Fabiola Gianotti riconfermata alla guida del Cern

Fabiola Gianotti confermata alla guida del Cern Fabiola Gianotti
Evangelisti Maggiorino | 08 Novembre, 2019, 16:22

SI tratta della prima donna alla guida del laboratorio di ricerca nucleare più importante del mondo ed ha appena ricevuto il suo secondo mandato come direttore generale: è l' italiana Fabiola Gianotti. A sette anni, con la famiglia si trasferisce a Milano, dove frequenta le scuole e inizia ad appassionarsi alla scienza. E' approdata al Cern, il centro di ricerche basato a Ginevra, nel 1987 e dal 1994 è fisico di ricerca nel Physics Department. Nel 1990 ha iniziato a lavorare sull'argon liquido. Dal 1999 al 2003 coordina l'esperimento Atlas per poi riprendere la carica nel 2009. E proprio come coordinatore dell'esperimento ATLAS il 4 luglio del 2012 ha annunciato la scoperta del bosone di Higgs, risultato scientifico di immenso valore, che è stato premiato l'anno successivo con il Nobel per la Fisica ai teorici che per primi avevano ipotizzato l'esistenza di questa particella.

Dal 2013 lascia la carica di portavoce dell'esperimento Atlas e viene nominata professore onorario all'Università di Edimburgo.

Fabiola Gianotti, 59 anni, ha assunto il primo incarico nel 2016. Ma è lunga la lista di premi e riconoscimenti per la ricercatrice italiana.
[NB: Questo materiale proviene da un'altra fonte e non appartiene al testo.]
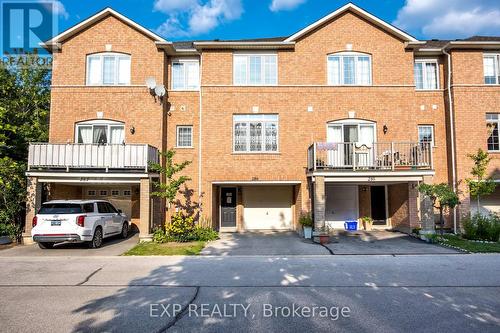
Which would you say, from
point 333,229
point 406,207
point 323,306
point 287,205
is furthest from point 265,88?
point 323,306

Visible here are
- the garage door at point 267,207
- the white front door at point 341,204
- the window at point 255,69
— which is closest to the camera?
the window at point 255,69

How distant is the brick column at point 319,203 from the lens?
1316 centimetres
Soddisfazione è stata espressa anche tra gli oltre 1'800 italiani, su un totale di 12'000 fisici attivi nell'acceleratore di particelle (Lhc) in riva al Lemano, che tra non molto tempo avrà un suo successore più potente in corso di realizzazione che fornirà agli scienziati dieci volte più dati.
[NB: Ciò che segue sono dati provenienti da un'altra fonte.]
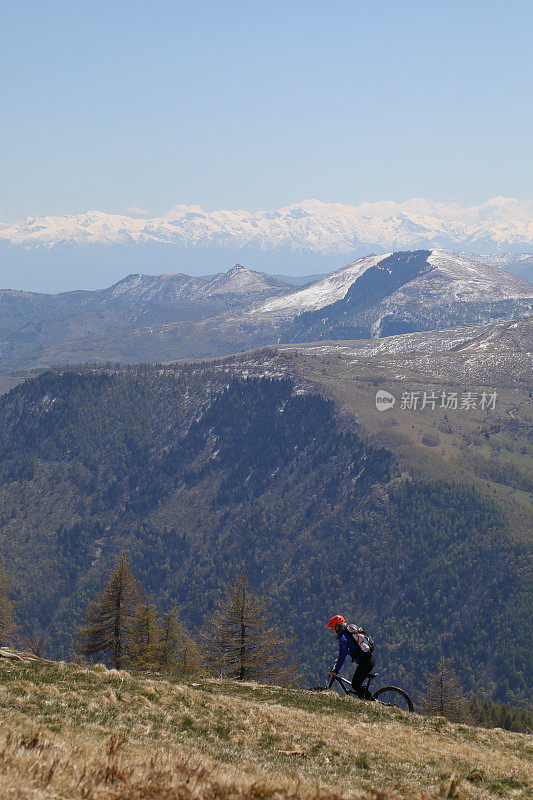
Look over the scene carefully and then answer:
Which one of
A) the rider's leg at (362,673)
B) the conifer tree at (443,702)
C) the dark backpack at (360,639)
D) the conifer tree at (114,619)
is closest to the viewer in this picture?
the dark backpack at (360,639)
In copertina: Fabiola Gianotti, direttrice generale del CERN di Ginevra. La nomina, ha scritto su Twitter, "ci indica la via per la crescita e la competitività del Paese: più soldi per la ricerca e più attenzione all'economia della conoscenza". "Felicissima per la riconferma di Fabiola Gianotti alla guida del Cern: per l'Italia e l'Europa una bella notizia, che spero incoraggerà tante giovani studentesse ad avvicinarsi alla scienza".
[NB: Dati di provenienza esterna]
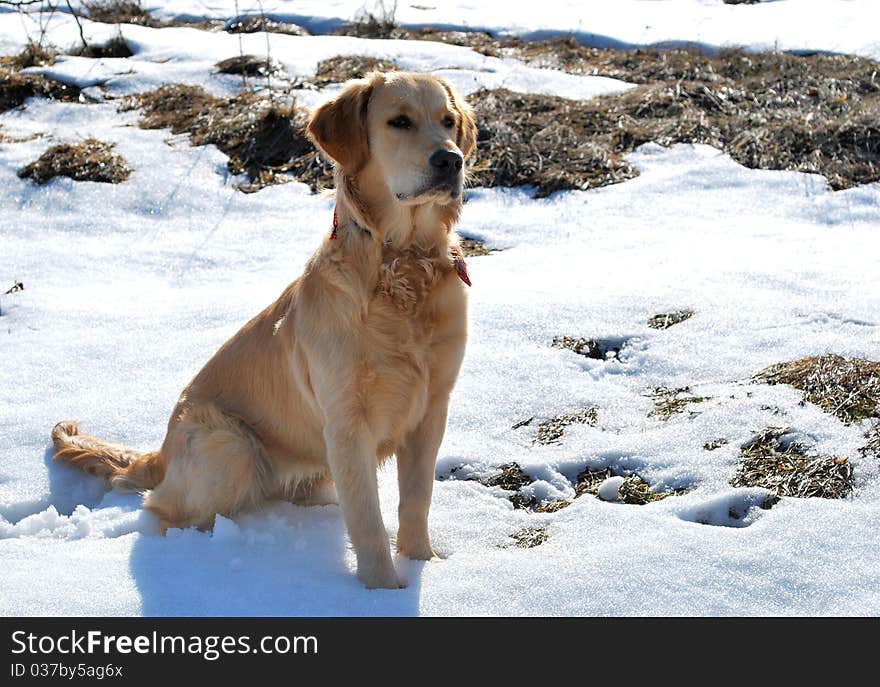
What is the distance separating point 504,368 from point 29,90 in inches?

La sua nomina alla guida del Cern di Ginevra scaturisce da una fama scientifica già consolidata. Nel 2012 la rivista americana Time la pose al quinto posto tra le persone dell' anno (al primo arrivò Barack Obama, tanto per capire i termini di confronto) e nel 2013 Forbes l' ha segnalata tra le 100 donne più influenti del mondo, unica italiana insieme con la stilista Miuccia Prada. Contro cui si scaglia la collega Alessandra Guglielmetti, docente di Fisica nucleare all'Università degli Studi di Milano, che interpellata dall'Agi sottolinea che "se ci sono poche donne ai vertici del mondo scientifico, in particolare della fisica, non è perché non hanno talento o predisposizione per quel tipo di studi, ma perché i carichi familiari e una certa cultura di genere ostacolano le loro carriere".